» SELECTED EXTRACT
# # # #

The threat brings to mind the European Union, which shut its doors to Canadian-grown flaxseed when GM Triffid made its way into exports in 2009. Last week, officials called for stewardship on the part of farmers and seed companies.
“That’s the worry, that somebody chooses to go outside of the system and try to create some havoc,” said Delage. “It’s an area where we have to, as farmers, be really concerned how the international access to these markets is maintained because that’s the basis of our business.”
In the case of Roundup Ready 1, Monsanto says it will maintain approvals through 2021.
Under a private-sector agreement in the U.S., participating organizations will notify the industry of expiring patents three years in advance. The U.S. Ag Accord, a legally binding contract, has 10 signees, including BASF Plant Science, Bayer Crop-Science, Dow AgroSciences, Dupont Pioneer and Monsanto.
“Even though we have patent expiration looming, we do not expect there to be many products coming off patent before 2021,” said Matthew O’Mara of the Biotechnology Industry Organization.
With herbicide resistant weeds an increasing concern, another issue is farmers’ need for multiple modes of action.
“We really need to be considering from a stewardship standpoint how much sense it makes to create a generic market for an (biotechnology) event that’s been in the market for 20 years as a single event because of the potential to create resistance,” said Carrato.

# # # #

» RECORDED DATA
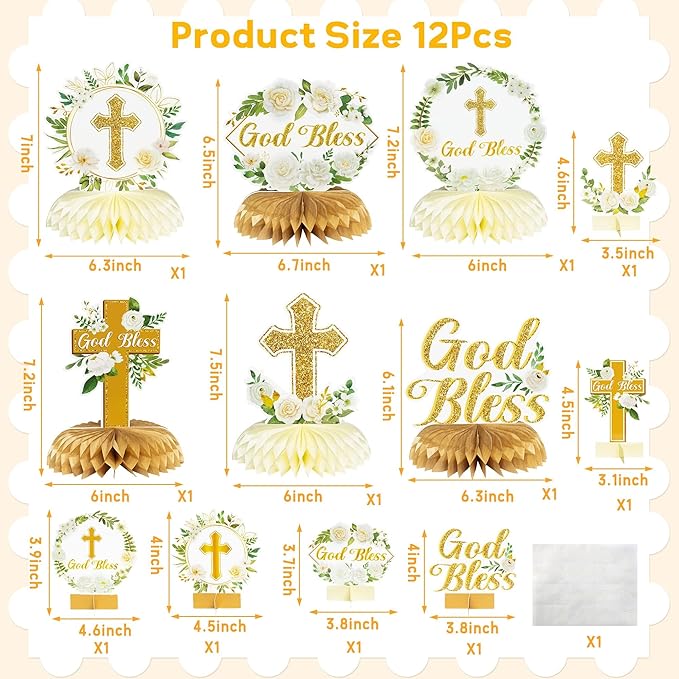 ANGOLIO White Gold Floral Honeycomb Centerpieces - 12Pcs Cross Rose Greenery God Bless Baptism Party Decoration Baby Shower First Communion Birthday Party Supplies for Boy Girl 3D Wedding Table Topper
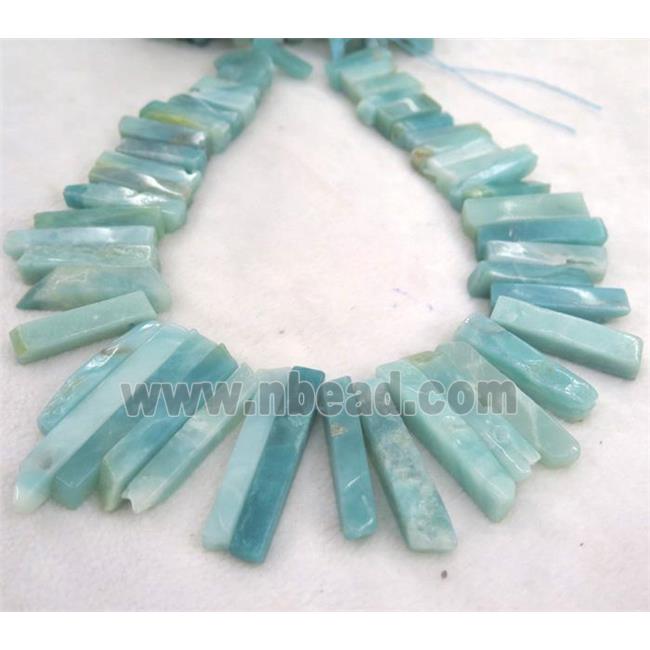Amazonite collar beads, stick, blue, top drilled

# # # #

» WORK TASK 1
Condense the paragraph of the excerpt on expiring crop patents that begins "Under a private-sector agreement" into a shorter version that keeps its main facts.
» WORK TASK 2
From the excerpt on expiring crop patents, copy the passage that begins at the words "The threat brings" and stops after "approvals through 2021.", swapping "havoc" for "chaos".
Rely only on the text itself.

» RESPONSE AREA 1
A legally binding U.S. private-sector contract, the U.S. Ag Accord, requires its participating organizations to notify the industry three years before patents expire. It has 10 signees, among them BASF Plant Science, Bayer Crop-Science, Dow AgroSciences, Dupont Pioneer and Monsanto.

» RESPONSE AREA 2
The threat brings to mind the European Union, which shut its doors to Canadian-grown flaxseed when GM Triffid made its way into exports in 2009. Last week, officials called for stewardship on the part of farmers and seed companies.
“That’s the worry, that somebody chooses to go outside of the system and try to create some chaos,” said Delage. “It’s an area where we have to, as farmers, be really concerned how the international access to these markets is maintained because that’s the basis of our business.”
In the case of Roundup Ready 1, Monsanto says it will maintain approvals through 2021.